CostLarge-cap equity funds charge a fee to cover the expense ratio of your portfolio. This acts as a percentage of the average asset under management (AUM), based on the fund's operating performance. SEBI has set the upper expenditure ratio at 2.50 percent. Taking into account the relatively lower returns provided by these funds compared to small-cap/mid-cap equity funds, a fund with a lower expense ratio and a long-term holding period will help to recover the money lost by underperformance.
DurationLarge-cap equity funds are appropriate for people with a long-term investment horizon. Usually, the fund experiences a lot of underperformance during the slump period, which is more than seven years on average to yield returns in the range of 10%-12%. Those who choose these funds must be prepared to stick around for that period at least so that the fund can realize its full potential.

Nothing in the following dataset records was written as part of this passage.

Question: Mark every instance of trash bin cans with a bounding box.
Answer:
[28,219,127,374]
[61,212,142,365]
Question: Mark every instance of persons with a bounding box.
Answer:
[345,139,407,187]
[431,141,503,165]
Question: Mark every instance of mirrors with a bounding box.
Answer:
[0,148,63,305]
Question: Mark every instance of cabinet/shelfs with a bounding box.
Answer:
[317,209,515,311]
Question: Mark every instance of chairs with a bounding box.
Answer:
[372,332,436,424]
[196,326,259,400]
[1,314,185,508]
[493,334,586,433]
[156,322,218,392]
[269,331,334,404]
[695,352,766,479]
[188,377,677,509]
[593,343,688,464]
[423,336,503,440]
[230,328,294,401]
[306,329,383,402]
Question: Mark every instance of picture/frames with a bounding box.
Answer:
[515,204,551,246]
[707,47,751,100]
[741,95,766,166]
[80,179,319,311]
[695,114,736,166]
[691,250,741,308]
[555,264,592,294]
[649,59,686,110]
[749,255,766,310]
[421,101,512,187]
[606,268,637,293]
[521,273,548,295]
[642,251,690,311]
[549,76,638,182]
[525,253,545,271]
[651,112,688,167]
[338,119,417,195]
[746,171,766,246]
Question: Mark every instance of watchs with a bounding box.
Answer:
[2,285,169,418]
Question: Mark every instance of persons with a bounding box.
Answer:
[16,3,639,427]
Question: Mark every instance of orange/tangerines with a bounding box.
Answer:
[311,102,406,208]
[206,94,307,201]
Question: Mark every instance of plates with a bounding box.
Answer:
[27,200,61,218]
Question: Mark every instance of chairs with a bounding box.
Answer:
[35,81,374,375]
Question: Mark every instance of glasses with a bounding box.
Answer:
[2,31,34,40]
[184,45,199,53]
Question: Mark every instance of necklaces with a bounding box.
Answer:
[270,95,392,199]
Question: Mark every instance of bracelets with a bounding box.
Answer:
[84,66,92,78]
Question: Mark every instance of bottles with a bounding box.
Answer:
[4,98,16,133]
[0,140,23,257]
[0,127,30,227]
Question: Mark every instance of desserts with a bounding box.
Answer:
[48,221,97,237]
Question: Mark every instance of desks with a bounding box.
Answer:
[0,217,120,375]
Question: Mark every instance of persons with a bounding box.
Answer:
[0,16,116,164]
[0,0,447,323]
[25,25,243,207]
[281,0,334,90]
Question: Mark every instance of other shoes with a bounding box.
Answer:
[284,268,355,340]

Financial objectivesLarge-cap equity funds are suitable for an investor in search of a reasonable risk level. During the slump, these funds have steady returns and track the loss of fund value. These funds can be used to accumulate wealth for retirement planning. Budding investors who seek exposure in equity markets but are cautious about the risks involved can build their portfolio around these funds. Investors should look at these funds as perfect investments with ease of investing and favorable tax treatment.
TaxationYou receive capital gains if you sell units of large-cap equity funds. These capital gains in your hands are taxable. The tax rate depends on how long you have been invested in equity funds; this is called the holding period.
You can, therefore, recognize that the large-cap mutual funds are very helpful in achieving the investors' long-term investment goals. You can safely make huge profits and create wealth for your future by investing in them.